* [SOURCE]
Our men seem so callous

Wednesday, July 25, 2012



Dear Editor,

I am really disappointed with the men in our midst – so many seem so callous.

On June 28, I was in an express bus plying the Portmore route but because of a noxious gas leak it had to deviate from the official route – the Portmore Causeway to Mandela Highway. I recalled looking at my watch when the bus pulled out of Half-Way-Tree. It was 4:15 pm.

It took almost 30 minutes from Half-Way-Tree to the intersection of Waltham Park Road and Hagley Park Road. By that time people were standing in the passageway of the bus because of the uncertainty of the moment. Three men were standing, excluding me, two women and a schoolgirl about 16 years old.

To avoid the traffic the bus took the route across the Waltham Park Road to Molynes Road then down to the Boulevard at a snail’s pace. I decided to give my seat to the eldest lady struggling on the bus with all the younger guys in their late 20s to early 40s sitting pinging on their Blackberrys paying no attention to the women in deep agony. This was one moment I will always remember. I felt tremendous pride at being a Jamaican man.

I hadn’t seen the woman in front of me at first because I was reading my Jamaica Observer and the other two women were behind me. I asked another man to call the older woman. It took me three hours and 10 minutes before I could get a seat again – still the journey had not ended.

* [OBJECTIVE 1]
According to the letter, what time was it when the bus pulled out of Half-Way-Tree?

* [SUPPLIED DATA]
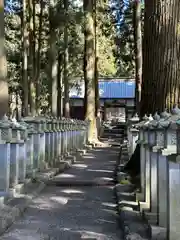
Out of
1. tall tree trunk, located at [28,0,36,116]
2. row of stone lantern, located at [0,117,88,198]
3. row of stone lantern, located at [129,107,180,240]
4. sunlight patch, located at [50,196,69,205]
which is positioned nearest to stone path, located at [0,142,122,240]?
sunlight patch, located at [50,196,69,205]

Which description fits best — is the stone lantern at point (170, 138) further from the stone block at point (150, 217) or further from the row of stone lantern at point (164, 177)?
the stone block at point (150, 217)

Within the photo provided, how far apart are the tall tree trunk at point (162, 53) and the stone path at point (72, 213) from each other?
2.31 metres

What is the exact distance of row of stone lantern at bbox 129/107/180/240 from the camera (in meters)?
4.97

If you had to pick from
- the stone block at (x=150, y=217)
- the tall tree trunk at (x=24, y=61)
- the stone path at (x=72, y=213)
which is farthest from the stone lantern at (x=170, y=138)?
the tall tree trunk at (x=24, y=61)

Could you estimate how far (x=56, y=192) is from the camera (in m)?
10.5

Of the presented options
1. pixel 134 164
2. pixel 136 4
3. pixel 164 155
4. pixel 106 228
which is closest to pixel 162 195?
pixel 164 155

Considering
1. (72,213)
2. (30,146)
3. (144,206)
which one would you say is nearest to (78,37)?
(30,146)

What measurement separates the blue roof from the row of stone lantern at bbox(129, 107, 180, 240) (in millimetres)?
47917

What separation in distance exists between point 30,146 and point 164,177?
5.67 m

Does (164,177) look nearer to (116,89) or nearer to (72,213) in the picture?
(72,213)

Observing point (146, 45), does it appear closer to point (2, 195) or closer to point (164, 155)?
point (2, 195)

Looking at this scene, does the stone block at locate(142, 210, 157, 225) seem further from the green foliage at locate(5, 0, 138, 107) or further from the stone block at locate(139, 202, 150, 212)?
Answer: the green foliage at locate(5, 0, 138, 107)

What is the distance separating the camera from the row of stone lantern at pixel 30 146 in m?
8.18

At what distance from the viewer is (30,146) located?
10852 millimetres
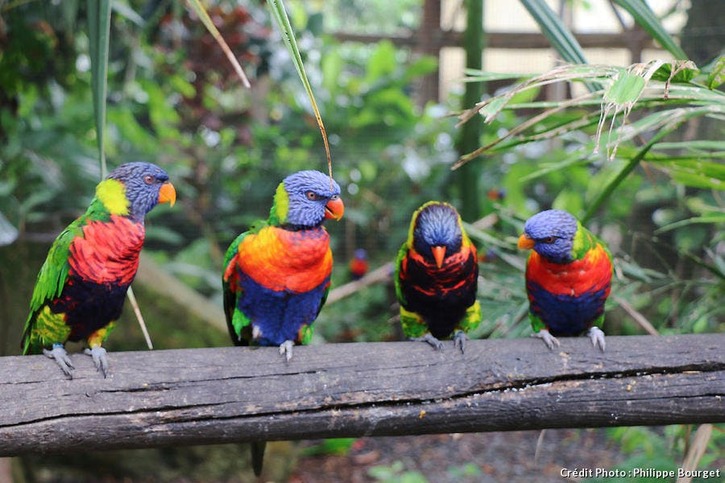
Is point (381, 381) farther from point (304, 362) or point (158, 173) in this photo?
point (158, 173)

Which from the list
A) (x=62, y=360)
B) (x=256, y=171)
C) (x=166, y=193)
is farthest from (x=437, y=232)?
(x=256, y=171)

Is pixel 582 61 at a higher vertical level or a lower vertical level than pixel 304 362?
higher

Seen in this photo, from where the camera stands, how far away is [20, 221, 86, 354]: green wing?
1418 millimetres

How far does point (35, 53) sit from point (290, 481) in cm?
227

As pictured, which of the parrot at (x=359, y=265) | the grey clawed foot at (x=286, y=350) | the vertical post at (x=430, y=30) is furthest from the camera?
the vertical post at (x=430, y=30)

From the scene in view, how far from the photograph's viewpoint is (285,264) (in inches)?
61.1

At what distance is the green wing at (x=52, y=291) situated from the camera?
4.65 feet

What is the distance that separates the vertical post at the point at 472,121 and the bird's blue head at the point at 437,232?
1039mm

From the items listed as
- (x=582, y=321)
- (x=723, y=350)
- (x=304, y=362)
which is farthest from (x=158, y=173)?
(x=723, y=350)

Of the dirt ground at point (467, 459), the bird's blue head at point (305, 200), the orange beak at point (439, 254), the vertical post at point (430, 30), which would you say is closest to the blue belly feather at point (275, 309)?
the bird's blue head at point (305, 200)

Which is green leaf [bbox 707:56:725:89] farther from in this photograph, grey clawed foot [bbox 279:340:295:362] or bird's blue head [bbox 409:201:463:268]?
grey clawed foot [bbox 279:340:295:362]

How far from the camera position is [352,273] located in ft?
13.8

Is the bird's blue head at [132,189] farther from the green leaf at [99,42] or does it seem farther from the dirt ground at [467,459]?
the dirt ground at [467,459]

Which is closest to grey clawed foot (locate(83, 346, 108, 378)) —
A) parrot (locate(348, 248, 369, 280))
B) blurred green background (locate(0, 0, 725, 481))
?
blurred green background (locate(0, 0, 725, 481))
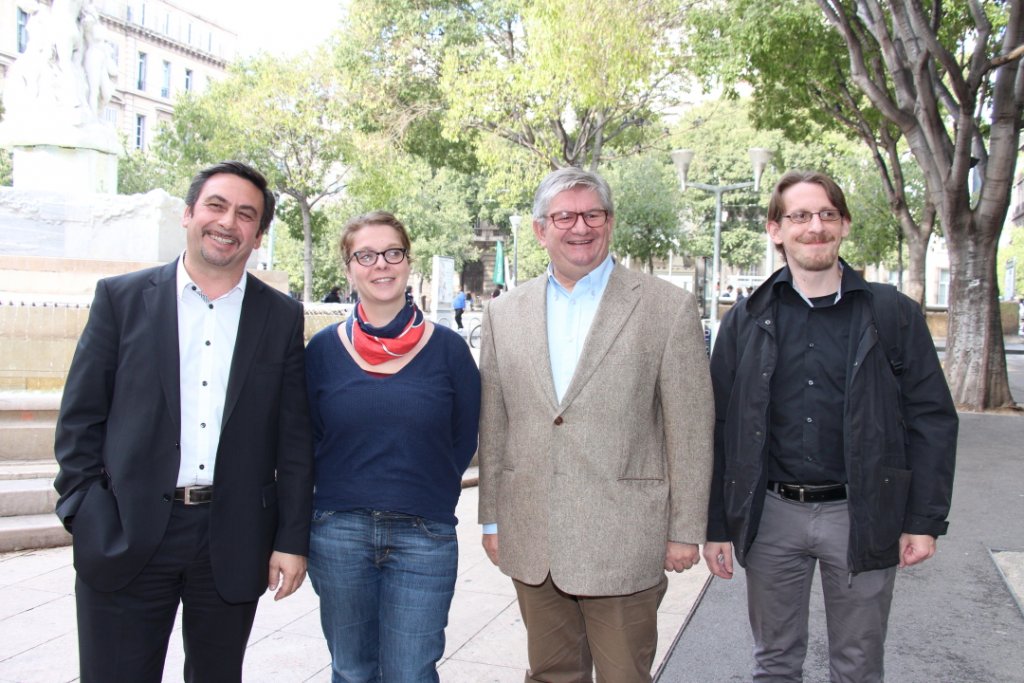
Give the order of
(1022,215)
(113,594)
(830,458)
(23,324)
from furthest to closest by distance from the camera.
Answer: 1. (1022,215)
2. (23,324)
3. (830,458)
4. (113,594)

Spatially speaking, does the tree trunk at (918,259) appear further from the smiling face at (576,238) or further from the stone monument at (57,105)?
the smiling face at (576,238)

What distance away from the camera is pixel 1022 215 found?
47.6 meters

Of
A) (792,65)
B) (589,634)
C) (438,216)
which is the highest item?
(438,216)

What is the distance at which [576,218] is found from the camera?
2826 mm

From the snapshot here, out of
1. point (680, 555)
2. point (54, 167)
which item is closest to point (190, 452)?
point (680, 555)

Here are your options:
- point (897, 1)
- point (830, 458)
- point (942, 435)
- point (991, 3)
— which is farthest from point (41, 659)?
point (991, 3)

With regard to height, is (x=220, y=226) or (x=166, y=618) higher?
(x=220, y=226)

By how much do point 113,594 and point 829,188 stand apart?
8.15 feet

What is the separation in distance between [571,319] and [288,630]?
2.37 meters

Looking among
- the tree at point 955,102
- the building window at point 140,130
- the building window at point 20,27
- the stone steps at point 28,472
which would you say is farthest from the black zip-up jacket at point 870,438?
the building window at point 140,130

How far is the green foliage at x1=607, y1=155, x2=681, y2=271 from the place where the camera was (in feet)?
125

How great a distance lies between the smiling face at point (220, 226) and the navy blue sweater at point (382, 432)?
1.24 feet

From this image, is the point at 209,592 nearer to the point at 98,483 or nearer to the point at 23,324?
the point at 98,483

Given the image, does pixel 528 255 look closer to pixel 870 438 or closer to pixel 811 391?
pixel 811 391
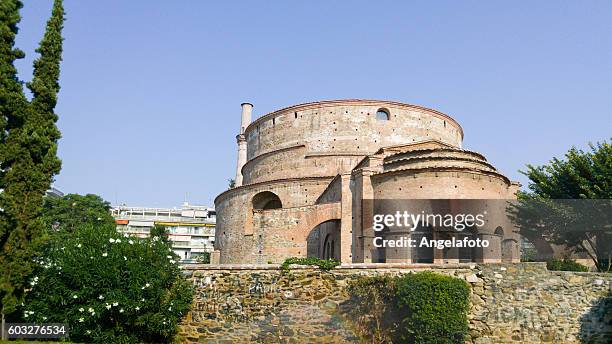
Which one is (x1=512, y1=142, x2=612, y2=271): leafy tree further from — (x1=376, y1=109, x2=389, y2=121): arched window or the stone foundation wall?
(x1=376, y1=109, x2=389, y2=121): arched window

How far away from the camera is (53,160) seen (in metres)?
14.2

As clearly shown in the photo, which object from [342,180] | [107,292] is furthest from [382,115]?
[107,292]

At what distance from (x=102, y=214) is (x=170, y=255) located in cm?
2858

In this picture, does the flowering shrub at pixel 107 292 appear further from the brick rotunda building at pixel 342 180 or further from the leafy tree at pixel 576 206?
the leafy tree at pixel 576 206

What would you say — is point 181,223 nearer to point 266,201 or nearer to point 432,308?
point 266,201

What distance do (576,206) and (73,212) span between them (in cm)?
3496

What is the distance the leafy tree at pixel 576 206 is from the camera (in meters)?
18.7

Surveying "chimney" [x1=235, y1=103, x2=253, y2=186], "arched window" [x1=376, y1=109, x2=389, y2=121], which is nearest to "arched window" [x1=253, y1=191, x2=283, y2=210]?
"arched window" [x1=376, y1=109, x2=389, y2=121]

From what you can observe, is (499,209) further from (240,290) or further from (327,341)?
(240,290)

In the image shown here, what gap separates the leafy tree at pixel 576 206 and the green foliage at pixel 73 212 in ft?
98.0

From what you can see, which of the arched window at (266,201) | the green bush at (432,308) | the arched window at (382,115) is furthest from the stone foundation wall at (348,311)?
the arched window at (382,115)

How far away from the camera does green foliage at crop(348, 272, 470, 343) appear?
1330cm

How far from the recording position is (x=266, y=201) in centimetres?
2958

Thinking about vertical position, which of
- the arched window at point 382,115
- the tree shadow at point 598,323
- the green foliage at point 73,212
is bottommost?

* [OBJECTIVE 2]
Please edit the stretch of the records from the line containing "How far from the recording" through the end of the records, replacing "recording position" with "camera position" and leaving everything else unchanged.

* [WRITTEN SOLUTION 1]
4:15 pm

* [WRITTEN SOLUTION 2]
How far from the camera position is (x=266, y=201) in centimetres?
2958

Thinking about vertical position, which of
- the arched window at point 382,115
- the tree shadow at point 598,323
- the green foliage at point 73,212
is bottommost?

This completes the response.